-- Begin Input records --

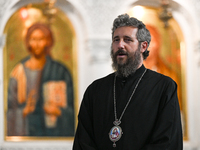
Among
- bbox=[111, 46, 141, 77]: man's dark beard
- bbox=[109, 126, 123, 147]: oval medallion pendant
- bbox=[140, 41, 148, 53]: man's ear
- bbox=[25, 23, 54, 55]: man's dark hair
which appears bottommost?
bbox=[109, 126, 123, 147]: oval medallion pendant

-- End Input records --

Please extract every line of text from the data above, copying each one word for word. Leave the pictures out of your answer.

Among
- bbox=[111, 46, 141, 77]: man's dark beard
- bbox=[109, 126, 123, 147]: oval medallion pendant
- bbox=[140, 41, 148, 53]: man's ear
- bbox=[25, 23, 54, 55]: man's dark hair
which appears bottommost?
bbox=[109, 126, 123, 147]: oval medallion pendant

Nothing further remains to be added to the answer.